# Overview
This notebook creates a model from a training dataset of 250 samples of 300 variables with binary labels and generates predictions for a dataset of nearly 20,000 samples.

In [None]:
from pathlib import Path

import numpy as np
import pandas as pd

from matplotlib import pyplot as plt
import seaborn
%matplotlib inline

# Load data
Get the data from the csv's provide by Kaggle (clone using the API command `kaggle competitions download dont-overfit-ii`).

In [None]:
input_dir = Path('../input')

train = pd.read_csv(input_dir / 'train.csv', index_col=0)

# Split targets from inputs.
train_targets = train[['target']].copy()
train_inputs = train.drop('target', axis=1)

train.head()

In [None]:
test_inputs = pd.read_csv(input_dir / 'test.csv', index_col=0)
test_inputs.head()

In [None]:
# Check dimensions
train_inputs.shape, test_inputs.shape

# Exploration
Understand the properties of the data and gather information that can be leveraged for modelling.

## Distributions
Look at the distributions of variables and test for normality.

In [None]:
fig, ax = plt.subplots(figsize=(15, 10))

# Plot individual histograms.
for col in train_inputs:
    x = train_inputs[col].values 
    freq, bins = np.histogram(x, bins=10)
    ax.plot(bins[:-1], freq, color='gray', alpha=0.1)
    
# Plot normal distribution for shape comparison.
def gaussian(x, m=0, s=1, norm=1):
    return norm * np.exp(-((x - m) ** 2) / s)

# Range for plotting.
minimum = train_inputs.values.min()
maximum = train_inputs.values.max()
x = np.linspace(minimum, maximum, 10)

# Handpicked values for illustration.
mean = -0.25
stdev = 2
norm = 55
y = gaussian(x, m=mean, s=stdev, norm=norm)
ax.plot(x, y, color='r', label='Gaussian(-0.25, 2)')

ax.set_xlabel('Value')
ax.set_ylabel('Freq')
ax.set_title('Distribution of training variables')
ax.legend(loc='upper right')
ax.grid()


A fairly naive approach of putting a Guassian (with some hand picked parameters) over the top seems to get a fairly reasonable approximation for the average shape of the distributions; but, there are clearly quite a few variables where this gives a poor approximation.

In [None]:
from scipy.stats import shapiro

# Test for normality in each column using Shapiro-Wilks.
non_norm_cols = []
for col in train_inputs:
    x = train_inputs[col].values
    stat, pval = shapiro(x)
    
    if pval < 0.05:
        print('P-val {0:.2f} ==> evidence column {1} not normally distributed'.format(pval, col))
        non_norm_cols.append(col)
        

So there's reason to believe most of the columns approximately follow a normal distribution. Lets look at the ones with evidence to the contrary.

In [None]:
fig, ax = plt.subplots(figsize=(15, 8))
train_inputs[non_norm_cols].hist(ax=ax, bins=10);

Just from looking at the plots, it is pretty clear why the distributions returns a significant Shapiro-Wilks. However, since they are not too far away from a normal distribution (i.e. they are generally peaked about a mean and fall off to either side), we shall ignore these for now and consider all of the variables to be approximately Guassian.

## Collinearity
For completeness, check for linear correlations (Pearson) and plot a heatmap.

In [None]:
fig, ax = plt.subplots(figsize=(12, 10))
seaborn.heatmap(train_inputs.corr(), cmap='bwr', vmin=-1, vmax=1, ax=ax)

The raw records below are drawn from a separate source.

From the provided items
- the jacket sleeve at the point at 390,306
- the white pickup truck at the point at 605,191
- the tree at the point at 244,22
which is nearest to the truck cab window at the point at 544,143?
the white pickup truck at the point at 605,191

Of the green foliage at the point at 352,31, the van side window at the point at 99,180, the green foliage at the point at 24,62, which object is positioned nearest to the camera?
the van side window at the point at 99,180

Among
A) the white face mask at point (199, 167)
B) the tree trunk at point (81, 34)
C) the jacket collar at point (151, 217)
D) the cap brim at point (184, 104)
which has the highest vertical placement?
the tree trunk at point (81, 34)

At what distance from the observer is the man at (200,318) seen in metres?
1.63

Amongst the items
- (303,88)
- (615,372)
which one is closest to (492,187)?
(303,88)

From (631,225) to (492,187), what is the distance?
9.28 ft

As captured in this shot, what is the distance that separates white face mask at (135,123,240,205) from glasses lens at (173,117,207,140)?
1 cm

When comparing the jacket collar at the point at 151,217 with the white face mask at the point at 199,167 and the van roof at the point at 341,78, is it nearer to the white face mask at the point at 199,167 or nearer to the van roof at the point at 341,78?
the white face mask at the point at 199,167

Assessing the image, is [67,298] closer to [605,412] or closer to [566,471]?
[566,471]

It is clear there are no strong linear correlations between any of the columns. Thus, it seems that the training inputs represent 250 samples from something like a multivariate Gaussian distribution, where each dimension is independent of the others. In other words, we have 250 samples of 300 iid Gaussian random variables.

## Dimensionality reduction
The biggest obstacle to overcome is the high dimensionality relative to the number of samples; it seems sensible to try and reduce the dimensionality if we are to train any type of model given the data we have available.

See how the total explained variance changes with number of principle components in PCA.

In [None]:
from sklearn.decomposition import PCA

# Try different numbers of components and plot falloff in variance.
pca = PCA(n_components=200)
x = train_inputs.values
x_trans = pca.fit_transform(x)
n_comps = list(range(0, 200))
var = []
    
for n in n_comps:
    var.append(pca.explained_variance_ratio_[:n].sum())
    
fig, ax = plt.subplots(figsize=(10, 5))
ax.plot(n_comps, var)
ax.set_xlabel('N components')
ax.set_ylabel('Sum of explained variance')
ax.set_title('Explained variance versus number of principle components')
ax.grid()